Interview with Brett Moraski
Q1: Looking back on the last 90 days, what are some of the bigger deals (M&A, funding rounds) that you think will have a big impact this year?
I think we should look at this in 3 buckets:
1) The corporate space (for things like the CVS/Aetna deal)
2) Private equity
3) Venture capital
For the corporate space, the headliner was absolutely CVS/Aetna. To a lesser degree, the Cigna-Express Scripts deal. But CVA-Aetna is unique because it really is trying to drive a new model of care in the market, not just trying to make numbers work differently. They have a strategy of engagement they are laying out, and it aligns with what health plans have been talking about, but have not been able to deploy. The new entity will be using sites in the community to build wellness on the insurance side of house.
In the private equity space, I think about the Kindred-Humana deal. Humana worked with TPG Capital and Welsh, Carson, Anderson and Stowe to buy Kindred. Humana was already focused on driving care into the home and now there are a lot of assets with Kindred to do it. This deal was also interesting because you had a large insurer working with PE to do a complicated deal. That’s unique and it reflects how people will need to be creative in future auctions. You will need to be creative in how you drive value thinking of different angles.
For the venture capital space in healthcare, what stuck out for me are the heavy investments on the insurance side for things like Oscar/Alphabet, Clover, and Bright. We now have very large, well-funded startups going after a traditionally very narrow market with fewer entrants on the insurance side. The idea is that deploying new tech and marketing differently and doing partnerships differently will cause a lot of impact. This is expected to impact Medicare Advantage, but also Medicaid and commercial markets that are testing new models.
Q2: Looking ahead for the next 90 days, how active do you think capital investment players will be in relation to investments with potential Medicaid revenues?
Healthcare as an investment area is as active as its ever been in terms of both valuations and volume. This activity is causing people to look more broadly than before. The best example is the Medicaid space. Medicaid traditionally has been a space that people have been less comfortable investing in because of reimbursement risk. And now there are now some new dynamics around things like work requirements that can reduce enrollment in certain states. That’s on the negative side. But on the positive side, you have states like NC going to managed care for the first time. So there are big adds.
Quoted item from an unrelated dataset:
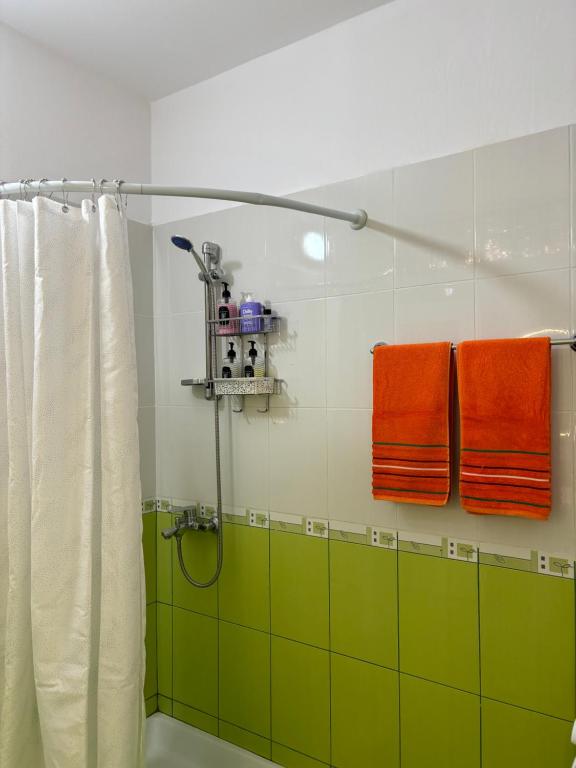 y baño con ducha y toallas verdes y naranjas. en Ralph Apartments, en Vlorë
In reality, the Medicaid space is a very big market. Its more diverse than people on the outside realize. I do see the comfort level increasing for Medicaid investment. Its simply too large to ignore, even if traditionally it has gotten less attention.
One area of new focus will be things that tie back to social determinants. There is a lot of applicability in engaging with members to improve costs and care.
Q3: What advice would you give to your peers about vetting potential healthcare opportunities?
What’s tricky about healthcare is that people treat it all as one industry vertical, but really its a collection of a thousand different niches. There’s Medicaid, care technologies, provider groups, managed care, pharma, finance, and on and on. Healthcare is a multi-trillion dollar space with lot of billon dollar businesses within it.
You must get expertise or surround yourself with people that have it. Whether its in reimbursement, regulations or another area- specific expertise is key.
You also have to understand how to pivot and tack to all the changes that have happened to healthcare in the last decade. Healthcare has moved fairly rapidly in lot of different ways, even though at times it feels like an iceberg melting. That change creates opportunities, but you have to think through the fundamentals of the investment horizon and how to align with where the markets going and not where its been.